Source data:
^^^^

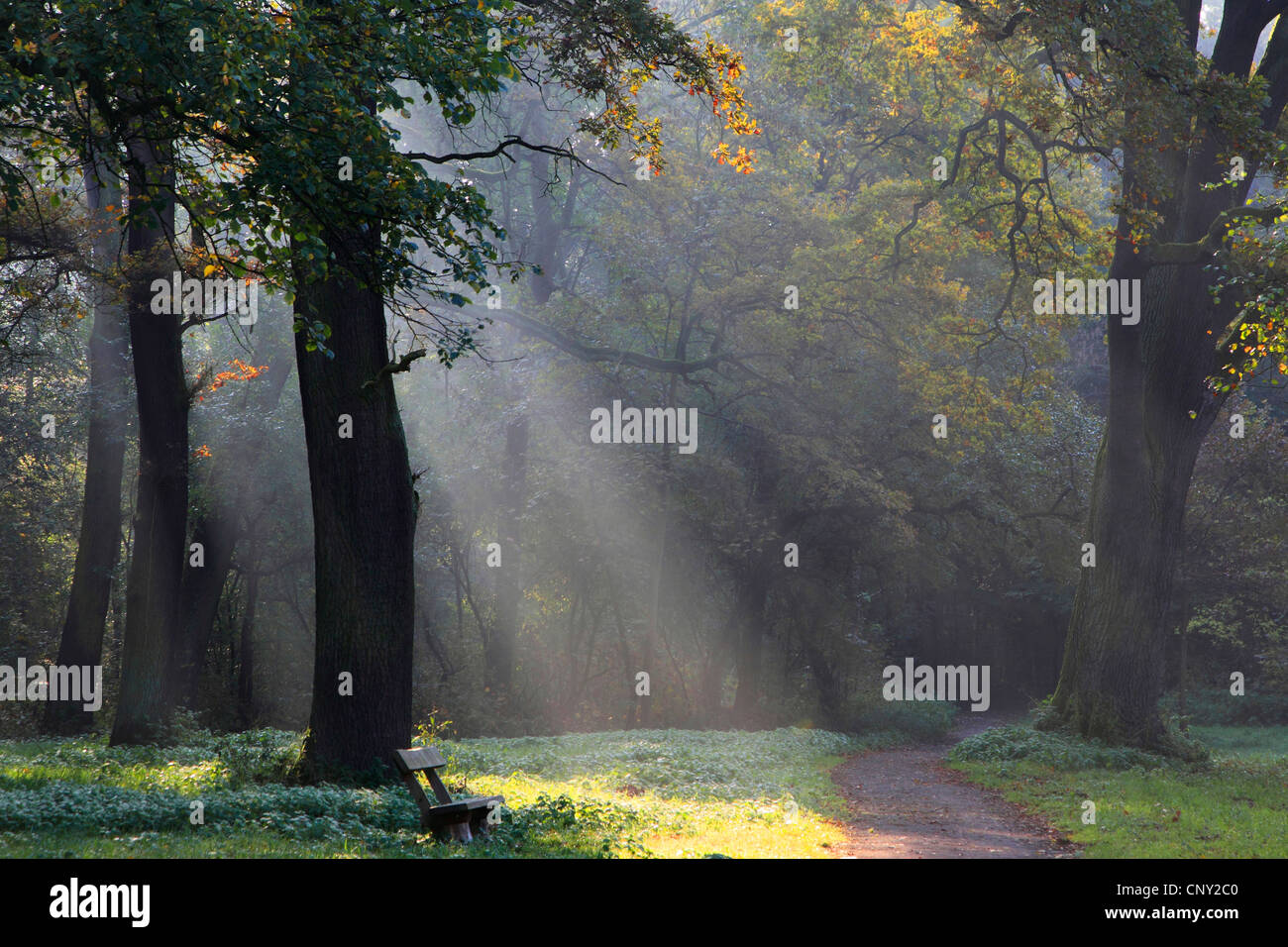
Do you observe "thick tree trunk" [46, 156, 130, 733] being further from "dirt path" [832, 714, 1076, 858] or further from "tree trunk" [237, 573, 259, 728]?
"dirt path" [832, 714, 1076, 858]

^^^^

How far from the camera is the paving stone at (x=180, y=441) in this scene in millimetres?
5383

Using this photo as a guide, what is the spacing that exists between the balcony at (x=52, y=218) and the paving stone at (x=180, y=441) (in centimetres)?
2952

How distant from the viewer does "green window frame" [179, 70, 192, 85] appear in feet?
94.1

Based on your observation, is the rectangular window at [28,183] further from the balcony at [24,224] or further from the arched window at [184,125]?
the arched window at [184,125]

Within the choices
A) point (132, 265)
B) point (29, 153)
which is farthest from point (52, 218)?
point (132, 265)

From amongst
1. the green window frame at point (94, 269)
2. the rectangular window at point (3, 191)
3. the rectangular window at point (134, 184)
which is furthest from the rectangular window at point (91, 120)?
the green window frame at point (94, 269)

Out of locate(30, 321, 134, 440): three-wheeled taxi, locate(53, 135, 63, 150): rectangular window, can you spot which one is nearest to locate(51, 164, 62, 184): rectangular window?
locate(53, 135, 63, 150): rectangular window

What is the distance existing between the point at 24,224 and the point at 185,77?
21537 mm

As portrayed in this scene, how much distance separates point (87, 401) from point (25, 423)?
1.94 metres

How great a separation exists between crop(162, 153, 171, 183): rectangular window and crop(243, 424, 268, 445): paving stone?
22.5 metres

^^^^

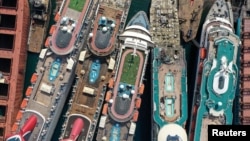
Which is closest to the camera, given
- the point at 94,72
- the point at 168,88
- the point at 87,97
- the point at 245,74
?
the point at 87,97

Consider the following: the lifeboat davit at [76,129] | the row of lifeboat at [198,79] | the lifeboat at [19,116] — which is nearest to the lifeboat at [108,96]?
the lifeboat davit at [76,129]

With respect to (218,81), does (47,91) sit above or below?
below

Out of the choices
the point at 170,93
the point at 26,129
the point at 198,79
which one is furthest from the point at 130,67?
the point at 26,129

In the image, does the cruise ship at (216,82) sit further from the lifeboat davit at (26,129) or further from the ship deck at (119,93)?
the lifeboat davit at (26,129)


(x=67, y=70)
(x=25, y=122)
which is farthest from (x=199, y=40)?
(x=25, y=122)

^^^^

Written problem: Filter the rows above down to the lines that contain the word "farthest", and copy each matching line. Treat case as significant.

Result for this task:
which is farthest from point (52, 218)?
which is farthest from (x=199, y=40)?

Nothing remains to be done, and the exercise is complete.